● **What to work on**
Your answer should be every line with the word "States", copied from the data below.

╭─ Record excerpts

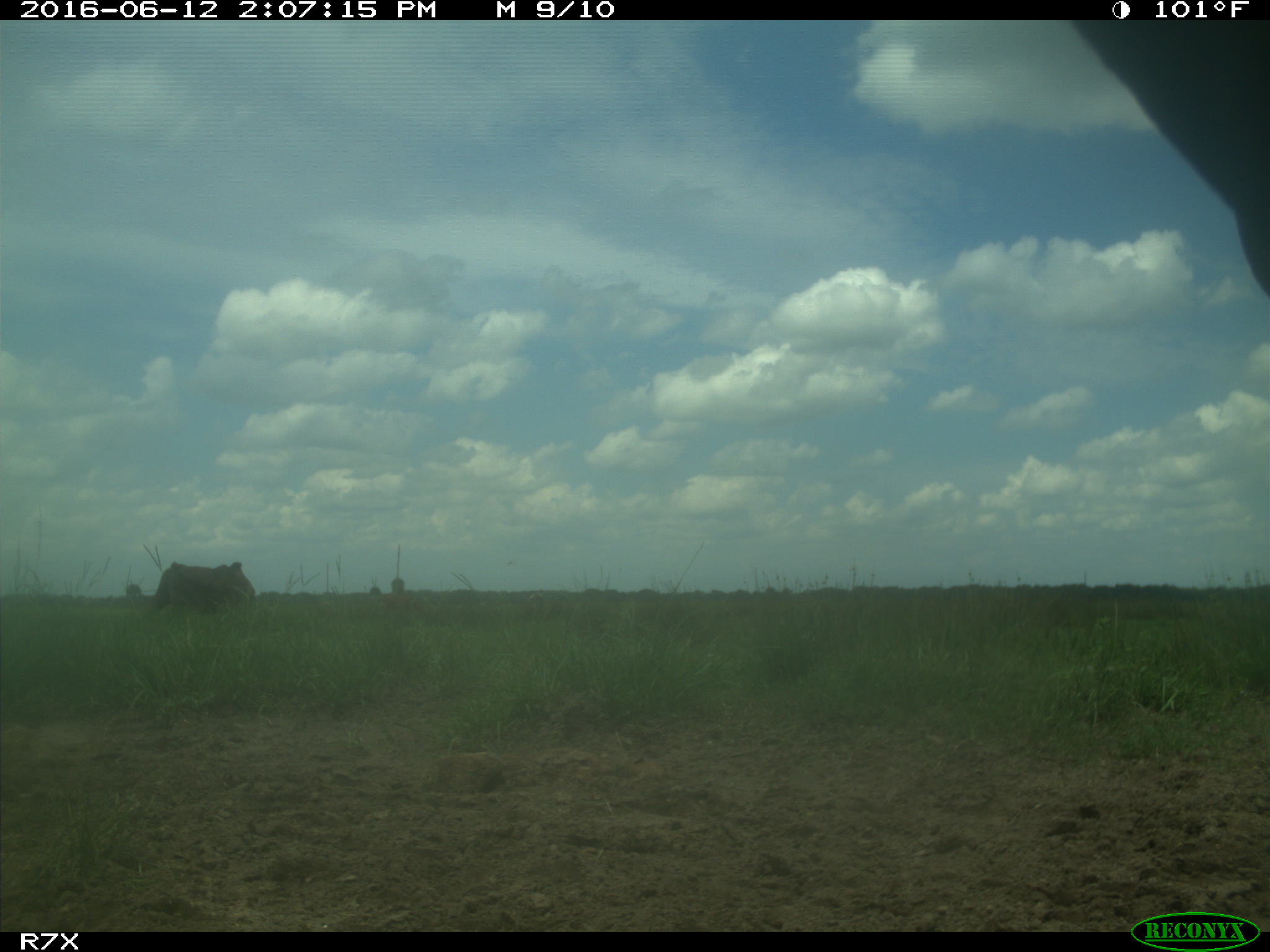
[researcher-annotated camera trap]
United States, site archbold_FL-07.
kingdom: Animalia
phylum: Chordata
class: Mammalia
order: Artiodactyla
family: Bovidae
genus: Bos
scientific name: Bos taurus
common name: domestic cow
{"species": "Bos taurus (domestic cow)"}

╰─
╭─ Record excerpts

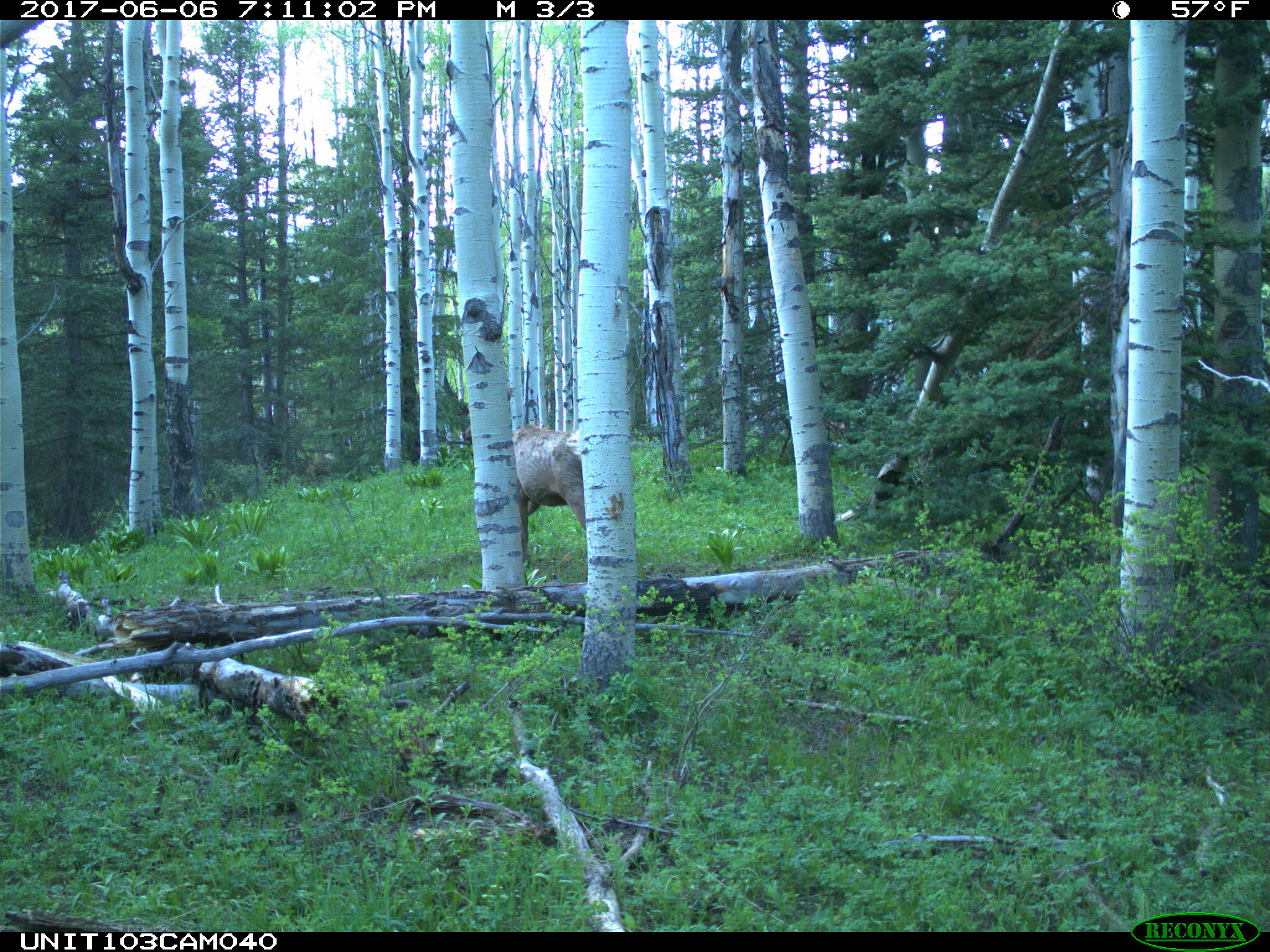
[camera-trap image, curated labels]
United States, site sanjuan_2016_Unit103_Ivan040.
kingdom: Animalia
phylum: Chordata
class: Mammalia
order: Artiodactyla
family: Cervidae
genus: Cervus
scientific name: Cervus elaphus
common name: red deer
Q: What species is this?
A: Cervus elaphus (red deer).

╰─
╭─ Record excerpts

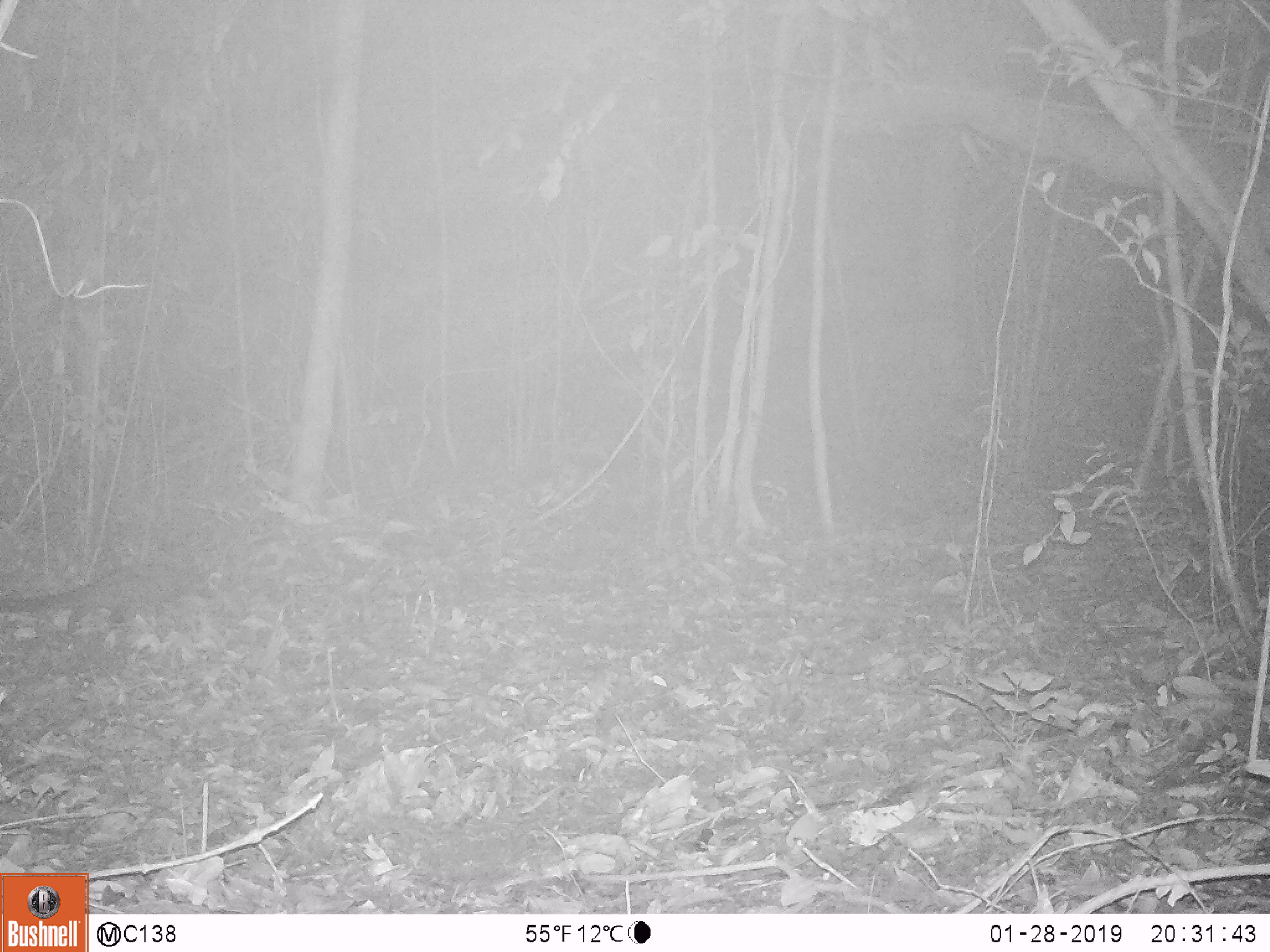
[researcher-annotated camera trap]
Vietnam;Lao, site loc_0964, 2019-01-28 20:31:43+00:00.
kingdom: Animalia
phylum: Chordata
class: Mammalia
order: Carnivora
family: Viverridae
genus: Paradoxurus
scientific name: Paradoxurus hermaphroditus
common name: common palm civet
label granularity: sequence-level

╰─

● **Your solution**
United States, site archbold_FL-07.
United States, site sanjuan_2016_Unit103_Ivan040.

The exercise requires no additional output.